Excerpted text —
•••••

The main opposition front, the National Coalition for Democracy, did not participate, and called on voters to abstain or cast blank ballots. Even so, the turnout was only slightly lower than previous elections, and only 3.5 percent of votes were cast blank. Back in June, the Supreme Court had removed the Coalition’s top leader, Eduardo Montealegre, from his position in the party, leading to the invalidation of the Coalition’s candidates. This allowed Ortega to run without any significant opposition, but it still doesn’t explain the huge margin of victory.

The second-tier right-wing opposition parties offer no alternative to the masses of Nicaraguans concerned about reduced social spending and the widening gulf between the country’s rich and poor. As for the ruling elite, they offer no viable means of quelling an upsurge in the class struggle.

The absence of an independent party of the working class, along with popular disdain for the right-wing opposition, chiefly explain the FSLN’s huge margin of victory.

Back in June, Ortega had announced that he would not accept any international observers, but given mounting international and national condemnation, he invited the Organization of American States (OAS) to send a delegation. The OAS accepted an invitation to be present throughout the elections and to start a “dialogue,” but it did not act as an official “observer.” The US ambassador to Nicaragua and the US State Department “embraced” this decision.

Ortega’s tightened grip over national politics, however, has given fodder to the international press and the US government to pressure the FSLN. Most significantly, the US House of Representatives passed a bill in September, the “Nicaragua Investment Conditionality Act” or Nica Act, which would place a hold on economic aid from the World Bank and other credit agencies until Ortega “adopts reforms that promote democracy.”

•••••

Given problem 1 —
In the Nicaragua excerpt, what share of the votes were cast blank?
The Nicaragua excerpt and the listing come from separate, unrelated sources.

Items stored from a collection
•••••

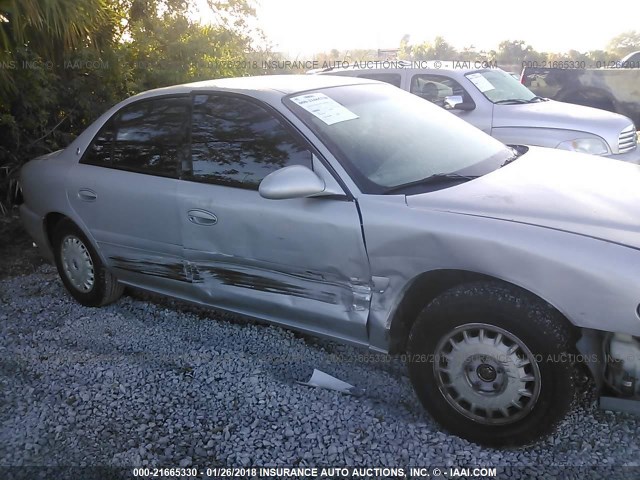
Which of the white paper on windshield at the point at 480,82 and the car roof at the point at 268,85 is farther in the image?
the white paper on windshield at the point at 480,82

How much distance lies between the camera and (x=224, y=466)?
2602mm

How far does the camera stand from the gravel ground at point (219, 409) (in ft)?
8.55

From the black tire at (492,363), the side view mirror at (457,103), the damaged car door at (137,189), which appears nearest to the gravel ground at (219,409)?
the black tire at (492,363)

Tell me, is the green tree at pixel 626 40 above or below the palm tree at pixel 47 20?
below

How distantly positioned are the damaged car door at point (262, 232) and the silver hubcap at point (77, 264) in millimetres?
1109

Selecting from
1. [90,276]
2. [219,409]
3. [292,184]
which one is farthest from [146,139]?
[219,409]

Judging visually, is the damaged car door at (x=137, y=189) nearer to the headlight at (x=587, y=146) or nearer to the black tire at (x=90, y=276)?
the black tire at (x=90, y=276)

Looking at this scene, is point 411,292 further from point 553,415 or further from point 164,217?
point 164,217

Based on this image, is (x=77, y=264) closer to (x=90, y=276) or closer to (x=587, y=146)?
(x=90, y=276)

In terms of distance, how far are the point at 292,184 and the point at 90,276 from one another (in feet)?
6.94

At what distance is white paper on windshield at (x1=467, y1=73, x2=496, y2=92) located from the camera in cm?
706

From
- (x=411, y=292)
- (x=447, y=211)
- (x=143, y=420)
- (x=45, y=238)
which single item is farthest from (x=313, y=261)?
(x=45, y=238)

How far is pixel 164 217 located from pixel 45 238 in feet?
4.73

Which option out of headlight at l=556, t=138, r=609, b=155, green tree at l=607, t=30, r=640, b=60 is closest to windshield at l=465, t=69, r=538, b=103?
headlight at l=556, t=138, r=609, b=155
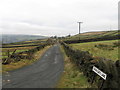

•••••

Given problem 2 —
Output the listing as a Markdown table with the columns No. and Line, one numbered row per line, leaving out blank lines and the pictures.

Result 1 —
3.5 percent.

Result 2 —
| No. | Line |
|---|---|
| 1 | Which of the white paper on windshield at the point at 480,82 and the car roof at the point at 268,85 is farther in the image? |
| 2 | the white paper on windshield at the point at 480,82 |
| 3 | How much distance lies between the camera and (x=224, y=466)? |
| 4 | 2602mm |
| 5 | How far does the camera stand from the gravel ground at point (219, 409) (in ft)? |
| 6 | 8.55 |
| 7 | From the black tire at (492,363), the side view mirror at (457,103), the damaged car door at (137,189), which appears nearest to the gravel ground at (219,409)? |
| 8 | the black tire at (492,363) |
| 9 | Tell me, is the green tree at pixel 626 40 above or below the palm tree at pixel 47 20? |
| 10 | below |
| 11 | How distantly positioned are the damaged car door at point (262, 232) and the silver hubcap at point (77, 264) in millimetres? |
| 12 | 1109 |
| 13 | Selecting from |
| 14 | 1. [90,276] |
| 15 | 2. [219,409] |
| 16 | 3. [292,184] |
| 17 | which one is farthest from [146,139]? |
| 18 | [219,409] |
| 19 | Judging visually, is the damaged car door at (x=137, y=189) nearer to the headlight at (x=587, y=146) or nearer to the black tire at (x=90, y=276)? |
| 20 | the black tire at (x=90, y=276) |
| 21 | Looking at this scene, is point 411,292 further from point 553,415 or further from point 164,217? |
| 22 | point 164,217 |
| 23 | Based on this image, is (x=77, y=264) closer to (x=90, y=276) or closer to (x=587, y=146)? |
| 24 | (x=90, y=276) |
| 25 | In terms of distance, how far are the point at 292,184 and the point at 90,276 from one another (in feet)? |
| 26 | 6.94 |
| 27 | At what distance is white paper on windshield at (x1=467, y1=73, x2=496, y2=92) located from the camera in cm? |
| 28 | 706 |
| 29 | From |
| 30 | - (x=411, y=292) |
| 31 | - (x=447, y=211) |
| 32 | - (x=143, y=420) |
| 33 | - (x=45, y=238) |
| 34 | which single item is farthest from (x=313, y=261)? |
| 35 | (x=45, y=238) |
| 36 | How far is pixel 164 217 located from pixel 45 238 in feet? |
| 37 | 4.73 |
| 38 | Which option out of headlight at l=556, t=138, r=609, b=155, green tree at l=607, t=30, r=640, b=60 is closest to windshield at l=465, t=69, r=538, b=103? |
| 39 | headlight at l=556, t=138, r=609, b=155 |